_Brief_
Reproduce word for word the lines of data below, starting with the line that contains "Examining this photo, which" and going on through the line that contains "Which of point". Give only those lines.
+ + + + +
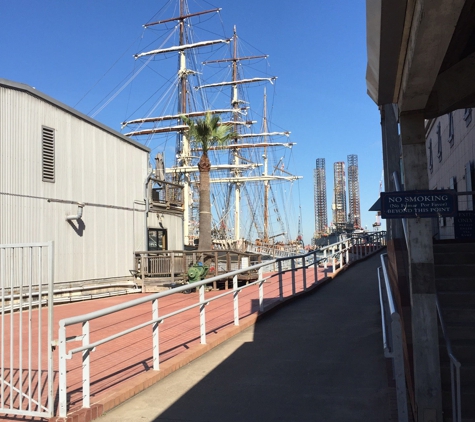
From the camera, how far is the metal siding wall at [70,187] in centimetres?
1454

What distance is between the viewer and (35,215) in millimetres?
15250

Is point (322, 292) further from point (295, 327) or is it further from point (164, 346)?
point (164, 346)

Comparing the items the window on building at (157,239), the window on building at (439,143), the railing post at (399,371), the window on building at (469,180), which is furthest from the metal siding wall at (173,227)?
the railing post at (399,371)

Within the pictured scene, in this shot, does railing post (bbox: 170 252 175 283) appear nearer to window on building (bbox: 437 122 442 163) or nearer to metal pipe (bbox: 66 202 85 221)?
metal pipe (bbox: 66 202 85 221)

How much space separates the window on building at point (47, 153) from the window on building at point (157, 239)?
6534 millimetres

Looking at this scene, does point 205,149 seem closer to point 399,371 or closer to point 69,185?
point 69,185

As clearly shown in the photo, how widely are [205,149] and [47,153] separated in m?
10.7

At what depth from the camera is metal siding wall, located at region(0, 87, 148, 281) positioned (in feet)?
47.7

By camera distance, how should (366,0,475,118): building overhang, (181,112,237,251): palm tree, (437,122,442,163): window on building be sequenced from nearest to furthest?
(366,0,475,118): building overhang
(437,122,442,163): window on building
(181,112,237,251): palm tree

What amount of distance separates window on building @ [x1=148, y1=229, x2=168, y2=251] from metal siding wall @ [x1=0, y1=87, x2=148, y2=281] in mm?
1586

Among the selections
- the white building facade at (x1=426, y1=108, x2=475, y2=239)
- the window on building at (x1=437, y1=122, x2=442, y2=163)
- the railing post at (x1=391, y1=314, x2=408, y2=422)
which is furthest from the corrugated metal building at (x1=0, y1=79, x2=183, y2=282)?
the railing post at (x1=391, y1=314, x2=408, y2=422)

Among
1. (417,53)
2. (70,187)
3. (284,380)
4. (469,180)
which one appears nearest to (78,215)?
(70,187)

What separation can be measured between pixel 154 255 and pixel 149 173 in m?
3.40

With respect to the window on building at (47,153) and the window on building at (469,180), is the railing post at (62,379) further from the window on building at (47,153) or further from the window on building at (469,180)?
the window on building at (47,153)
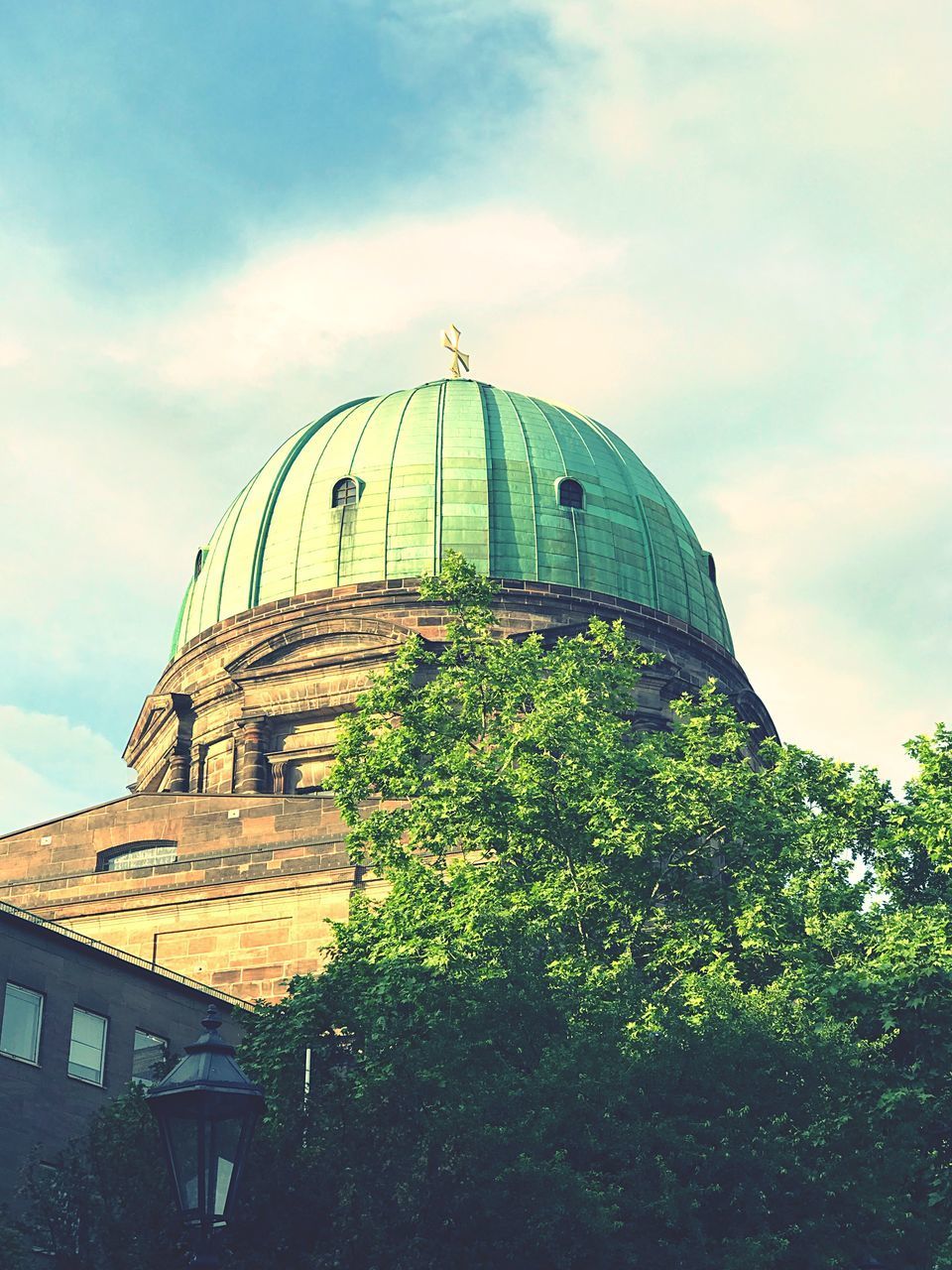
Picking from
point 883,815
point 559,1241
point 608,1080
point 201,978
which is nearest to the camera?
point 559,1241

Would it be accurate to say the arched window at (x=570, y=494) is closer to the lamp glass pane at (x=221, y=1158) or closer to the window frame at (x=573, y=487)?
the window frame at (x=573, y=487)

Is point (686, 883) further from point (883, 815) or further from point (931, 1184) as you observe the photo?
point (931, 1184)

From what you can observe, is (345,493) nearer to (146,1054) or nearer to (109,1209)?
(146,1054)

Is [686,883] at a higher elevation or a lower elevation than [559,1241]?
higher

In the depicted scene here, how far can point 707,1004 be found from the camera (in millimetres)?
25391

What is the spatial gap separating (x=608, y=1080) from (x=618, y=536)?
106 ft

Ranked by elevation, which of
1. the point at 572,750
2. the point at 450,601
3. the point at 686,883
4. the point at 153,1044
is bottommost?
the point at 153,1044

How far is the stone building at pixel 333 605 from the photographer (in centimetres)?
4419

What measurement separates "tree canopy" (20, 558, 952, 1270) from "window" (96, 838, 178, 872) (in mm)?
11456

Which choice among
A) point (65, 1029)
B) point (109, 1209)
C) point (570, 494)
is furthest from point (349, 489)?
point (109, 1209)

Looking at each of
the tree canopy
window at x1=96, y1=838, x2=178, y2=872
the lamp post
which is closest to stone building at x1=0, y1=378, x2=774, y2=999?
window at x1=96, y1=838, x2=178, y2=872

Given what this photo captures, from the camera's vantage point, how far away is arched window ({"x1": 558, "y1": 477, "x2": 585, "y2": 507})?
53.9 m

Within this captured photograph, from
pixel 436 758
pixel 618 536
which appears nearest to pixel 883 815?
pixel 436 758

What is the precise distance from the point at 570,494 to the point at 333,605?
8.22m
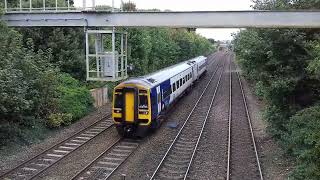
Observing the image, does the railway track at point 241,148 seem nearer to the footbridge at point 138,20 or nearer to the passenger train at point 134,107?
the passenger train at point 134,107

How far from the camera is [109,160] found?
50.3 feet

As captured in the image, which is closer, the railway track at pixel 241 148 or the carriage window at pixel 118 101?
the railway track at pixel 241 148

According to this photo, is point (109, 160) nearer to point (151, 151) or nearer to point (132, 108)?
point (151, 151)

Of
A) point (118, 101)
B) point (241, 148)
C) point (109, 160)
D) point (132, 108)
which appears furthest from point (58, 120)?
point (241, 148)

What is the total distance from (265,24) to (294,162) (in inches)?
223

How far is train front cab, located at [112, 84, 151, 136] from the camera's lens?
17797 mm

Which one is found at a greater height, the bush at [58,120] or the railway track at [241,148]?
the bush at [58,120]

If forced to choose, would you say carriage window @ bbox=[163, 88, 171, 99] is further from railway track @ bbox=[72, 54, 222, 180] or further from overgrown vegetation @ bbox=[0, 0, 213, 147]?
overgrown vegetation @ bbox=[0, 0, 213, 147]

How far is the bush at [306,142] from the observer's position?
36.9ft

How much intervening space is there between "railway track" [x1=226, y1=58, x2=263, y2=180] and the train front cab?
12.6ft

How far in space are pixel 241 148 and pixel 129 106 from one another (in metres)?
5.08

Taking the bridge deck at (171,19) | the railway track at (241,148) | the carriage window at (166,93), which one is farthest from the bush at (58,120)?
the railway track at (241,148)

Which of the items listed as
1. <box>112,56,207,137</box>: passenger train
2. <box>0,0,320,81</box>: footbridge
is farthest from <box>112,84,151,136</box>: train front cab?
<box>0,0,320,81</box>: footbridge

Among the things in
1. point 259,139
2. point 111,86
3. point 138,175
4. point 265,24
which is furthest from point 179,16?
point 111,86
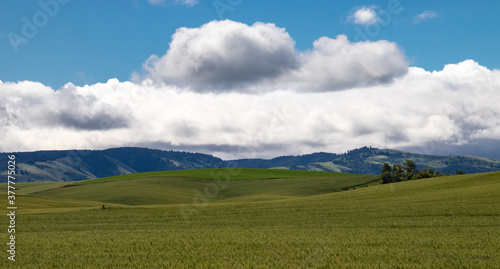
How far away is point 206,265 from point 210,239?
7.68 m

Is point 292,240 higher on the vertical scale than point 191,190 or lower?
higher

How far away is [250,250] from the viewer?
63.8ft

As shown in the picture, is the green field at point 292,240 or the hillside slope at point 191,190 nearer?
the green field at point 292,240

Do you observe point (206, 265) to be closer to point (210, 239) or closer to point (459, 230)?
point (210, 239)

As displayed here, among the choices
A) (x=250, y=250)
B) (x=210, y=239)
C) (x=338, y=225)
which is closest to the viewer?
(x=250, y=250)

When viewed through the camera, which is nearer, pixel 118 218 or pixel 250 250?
+ + + + +
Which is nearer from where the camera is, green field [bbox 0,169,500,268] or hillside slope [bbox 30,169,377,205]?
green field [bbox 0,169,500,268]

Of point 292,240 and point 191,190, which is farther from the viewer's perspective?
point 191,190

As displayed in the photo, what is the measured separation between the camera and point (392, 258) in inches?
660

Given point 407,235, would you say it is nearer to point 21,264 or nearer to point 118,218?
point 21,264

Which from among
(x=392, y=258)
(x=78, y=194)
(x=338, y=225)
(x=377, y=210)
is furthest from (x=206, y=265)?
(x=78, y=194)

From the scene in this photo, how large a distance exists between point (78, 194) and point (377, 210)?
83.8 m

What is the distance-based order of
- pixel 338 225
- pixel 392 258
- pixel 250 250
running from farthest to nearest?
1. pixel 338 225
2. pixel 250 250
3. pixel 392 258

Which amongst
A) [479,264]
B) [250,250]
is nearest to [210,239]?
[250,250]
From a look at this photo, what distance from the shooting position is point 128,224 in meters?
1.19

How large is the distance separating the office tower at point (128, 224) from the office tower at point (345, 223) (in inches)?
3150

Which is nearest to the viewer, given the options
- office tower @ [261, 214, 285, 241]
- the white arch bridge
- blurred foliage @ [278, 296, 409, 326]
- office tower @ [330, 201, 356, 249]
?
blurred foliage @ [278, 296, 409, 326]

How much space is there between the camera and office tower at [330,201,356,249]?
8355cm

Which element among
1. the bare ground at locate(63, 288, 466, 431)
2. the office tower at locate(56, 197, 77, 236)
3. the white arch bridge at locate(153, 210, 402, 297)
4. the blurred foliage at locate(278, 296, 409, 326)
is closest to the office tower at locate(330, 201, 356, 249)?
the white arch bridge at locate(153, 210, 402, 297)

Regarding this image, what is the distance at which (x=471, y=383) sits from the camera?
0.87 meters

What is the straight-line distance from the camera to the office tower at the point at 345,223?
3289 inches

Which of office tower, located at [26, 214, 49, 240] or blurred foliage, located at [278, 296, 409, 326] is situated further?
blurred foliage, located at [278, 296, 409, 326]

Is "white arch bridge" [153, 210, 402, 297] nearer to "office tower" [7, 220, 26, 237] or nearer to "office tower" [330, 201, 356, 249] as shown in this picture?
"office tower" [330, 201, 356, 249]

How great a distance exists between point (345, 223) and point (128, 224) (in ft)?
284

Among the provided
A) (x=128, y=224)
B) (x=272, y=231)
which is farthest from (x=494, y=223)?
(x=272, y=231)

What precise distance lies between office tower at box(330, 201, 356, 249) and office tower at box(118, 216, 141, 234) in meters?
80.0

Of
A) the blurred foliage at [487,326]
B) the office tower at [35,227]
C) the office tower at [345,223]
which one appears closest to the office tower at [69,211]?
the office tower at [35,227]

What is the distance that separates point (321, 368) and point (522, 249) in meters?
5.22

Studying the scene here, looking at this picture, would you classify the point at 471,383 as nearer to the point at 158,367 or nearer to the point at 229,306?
+ + + + +
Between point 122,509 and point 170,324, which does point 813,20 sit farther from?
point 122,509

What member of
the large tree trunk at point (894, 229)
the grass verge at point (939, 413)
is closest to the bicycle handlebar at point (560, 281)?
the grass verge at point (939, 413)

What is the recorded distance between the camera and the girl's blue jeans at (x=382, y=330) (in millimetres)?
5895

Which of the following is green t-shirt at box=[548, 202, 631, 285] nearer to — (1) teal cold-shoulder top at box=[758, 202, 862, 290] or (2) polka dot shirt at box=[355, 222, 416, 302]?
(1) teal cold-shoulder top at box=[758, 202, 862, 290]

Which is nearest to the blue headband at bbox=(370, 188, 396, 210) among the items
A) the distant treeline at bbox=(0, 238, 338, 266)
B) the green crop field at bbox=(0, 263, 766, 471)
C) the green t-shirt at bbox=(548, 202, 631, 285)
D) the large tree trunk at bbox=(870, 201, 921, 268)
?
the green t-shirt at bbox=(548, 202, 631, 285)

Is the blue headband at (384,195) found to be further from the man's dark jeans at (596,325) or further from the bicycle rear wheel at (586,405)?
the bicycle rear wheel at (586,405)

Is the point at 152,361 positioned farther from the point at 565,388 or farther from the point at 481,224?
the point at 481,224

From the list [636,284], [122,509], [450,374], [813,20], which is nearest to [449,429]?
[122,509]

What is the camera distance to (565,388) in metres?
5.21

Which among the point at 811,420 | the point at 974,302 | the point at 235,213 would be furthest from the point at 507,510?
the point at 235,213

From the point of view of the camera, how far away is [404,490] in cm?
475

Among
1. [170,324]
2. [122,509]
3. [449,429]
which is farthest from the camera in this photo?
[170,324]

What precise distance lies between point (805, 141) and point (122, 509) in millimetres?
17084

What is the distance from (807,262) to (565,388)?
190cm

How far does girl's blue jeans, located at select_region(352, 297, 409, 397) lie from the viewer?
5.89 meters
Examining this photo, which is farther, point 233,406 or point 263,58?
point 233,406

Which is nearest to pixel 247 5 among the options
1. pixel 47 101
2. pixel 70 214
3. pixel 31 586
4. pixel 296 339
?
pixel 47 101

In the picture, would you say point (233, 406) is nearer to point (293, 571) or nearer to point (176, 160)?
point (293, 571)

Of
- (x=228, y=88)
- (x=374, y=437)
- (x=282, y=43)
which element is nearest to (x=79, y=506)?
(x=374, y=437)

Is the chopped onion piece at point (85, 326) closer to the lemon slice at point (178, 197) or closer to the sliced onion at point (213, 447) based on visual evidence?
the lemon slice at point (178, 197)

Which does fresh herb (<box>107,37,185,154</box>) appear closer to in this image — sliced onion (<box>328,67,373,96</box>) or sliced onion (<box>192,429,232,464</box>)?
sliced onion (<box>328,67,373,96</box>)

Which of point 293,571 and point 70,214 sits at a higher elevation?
+ + + + +
_Answer to the problem_
Examining this photo, which is farther, point 233,406 or point 263,58?
point 233,406

Which is nearest to pixel 247 5 among the options
1. pixel 47 101
2. pixel 70 214
3. pixel 31 586
4. pixel 296 339
?
pixel 47 101

In the picture, would you say point (233, 406) is nearer to point (293, 571) or nearer to point (176, 160)?
point (293, 571)

Of
- (x=228, y=88)
- (x=374, y=437)
- (x=282, y=43)
which element is nearest to (x=79, y=506)?
(x=374, y=437)

Is the chopped onion piece at point (85, 326) closer to the lemon slice at point (178, 197) or closer to the sliced onion at point (213, 447) based on visual evidence?
the lemon slice at point (178, 197)

Which does fresh herb (<box>107,37,185,154</box>) appear closer to in this image — sliced onion (<box>328,67,373,96</box>) or sliced onion (<box>192,429,232,464</box>)?
sliced onion (<box>328,67,373,96</box>)

Which of point 293,571 and point 70,214 sits at a higher elevation?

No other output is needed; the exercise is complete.